*** Opening Dataset extract ***

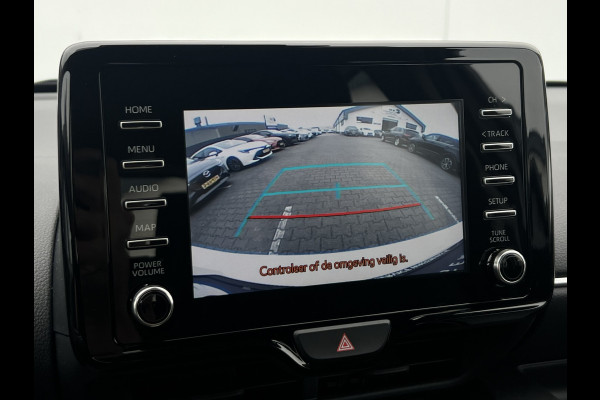 Toyota Yaris 1.5 Hybrid Dynamic | Trekhaak | LED | ACC | Stoelverwarming | Camera Toyota Yaris 1.5 Hybrid Dynamic | Trekhaak | LED | ACC | Stoelverwarming | Camera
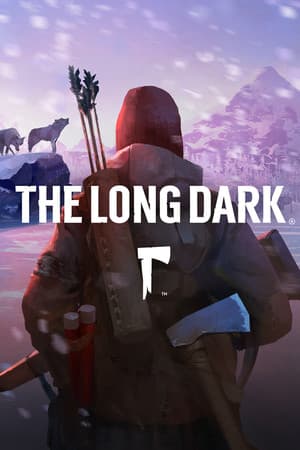 The Long Dark cover art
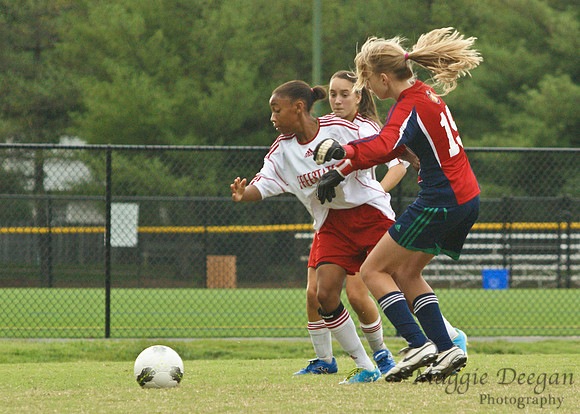 ECNL Regional Games 2011-2012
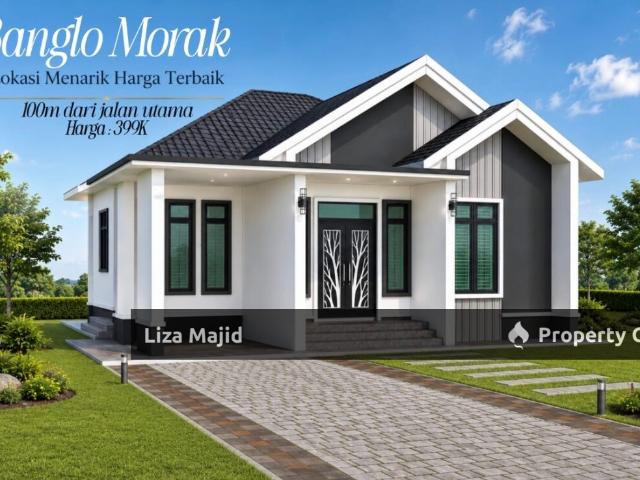 Bungalow for sale in Tumpat, Kelantan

*** Closing Dataset extract ***

Each of the lines above should be transcribed exactly; no image is to be copied.

 Toyota Yaris 1.5 Hybrid Dynamic | Trekhaak | LED | ACC | Stoelverwarming | Camera Toyota Yaris 1.5 Hybrid Dynamic | Trekhaak | LED | ACC | Stoelverwarming | Camera
 The Long Dark cover art
 ECNL Regional Games 2011-2012
 Bungalow for sale in Tumpat, Kelantan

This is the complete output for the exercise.